Westgate graduated from high school in Woodburn, near Salem. “I graduated in 2008. Didn’t start again for a few years. It was really hard at first. I’ve become more focused,” she said.

At age 19, on Oct. 15, 2009, she got into a car accident that put her in the hospital. “I was ejected from the vehicle in a rollover crash and hit my face on the pavement,” she said. “I had three skull fractures and a traumatic brain injury, as well as road rash, a lacerated spleen, pulmonary lung contusion and a hematoma in my hip, (and) broken front teeth.

“Most people don’t remember when they get into that kind of thing, but I was awake the whole time, so it was kind of like a horror movie,” she said.

Westgate was told she was going to spend a month in the hospital, but she got out in six days.
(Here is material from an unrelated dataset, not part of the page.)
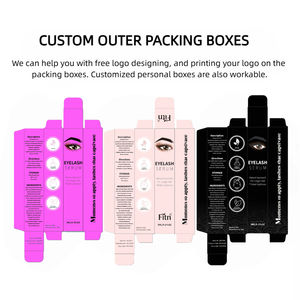 Neuer Trend Peptid-Wimpernwachstumsserum Feuchtigkeitsspendend Verlängernd Natürliches Kräuter-Veganes Rizinusöl Private Label Wasserfest Nein - Product Image 5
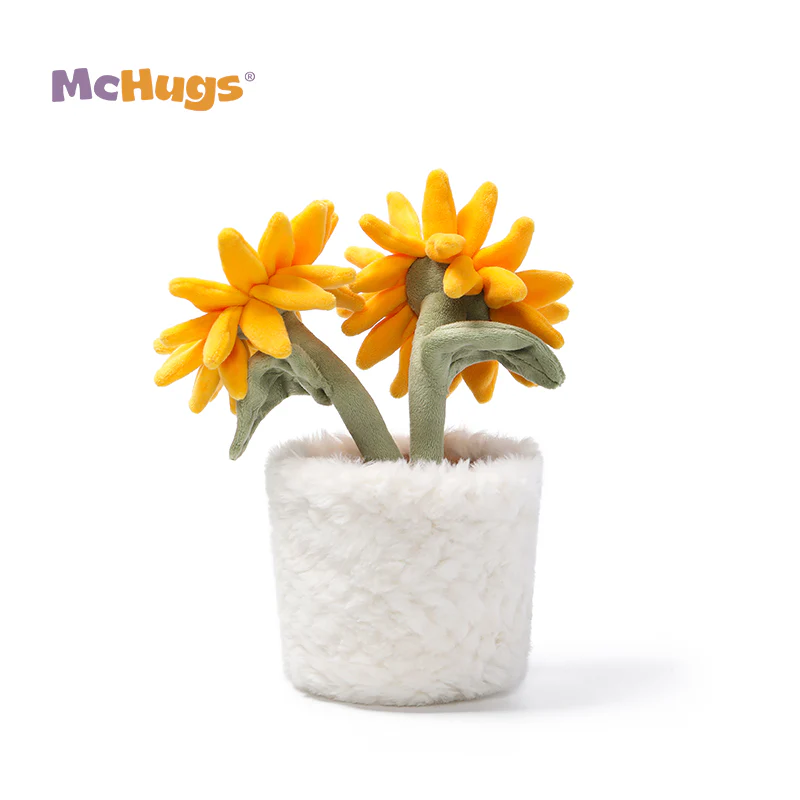 McHugs Sunshine Sunflower Stuffed Plushie - Image 4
“I was in a wheelchair for a little while, but I didn’t go out much until I could walk again. My mom took me to a physical therapist that did acupuncture and helped with PTSD. I have a CSF (cerebrospinal fluid) leak from the accident that still affects me and I have no feeling in parts of my head,” she said.

During her hospital stay, Westgate noticed the treatment she got from her caregivers. “I saw a bunch of nurses that were really good, and some that were not so good,” she said. “I think that nurses and doctors in general should give you confidence and tell you that you are going to heal.

“When I first got there, they told me that I wasn’t going to be able to walk, and that I was going to be stuck there for over 30 days. This one nurse came in and she was gonna administer fentanyl, or morphine, I don’t remember what it was. I asked her to mix it with saline, and she said ‘I thought this was the adult ward.’ She didn’t mix it with saline and she put it in my arm, and my whole arm turned bright red.”

Westgate remembers the treatment she received from a nurse named Emily. “They wouldn’t let me go home unless I could do five things. She got off work, came back and stayed another shift, and helped me do those five things that I needed to do to go home,” she said.

“Out of all those people that helped take care of me when I went through that, she was the only one that I remember because it really made a difference.”

Westgate was supposed to spend up to two years in therapy relearning how to walk and talk. “I actually got a job eight months after my car accident and I worked as a caregiver and med aid for a year. One of the nurses told me, ‘Why aren’t you in nursing school yet Cassy? You need to go to nursing school right now, quit working here.’  And so that month, I quit my job and I moved out here to Gresham, and I enrolled in school.”

Westgate’s path towards a nursing career and position in Rho Theta are a result of her persistence.

“I think that usually if I plan to do something, and I hold myself to it, and say that I’m gonna do it, then I pretty much end up doing it,” she said. “I don’t want to give up, or give myself any reason not to think I can do something.”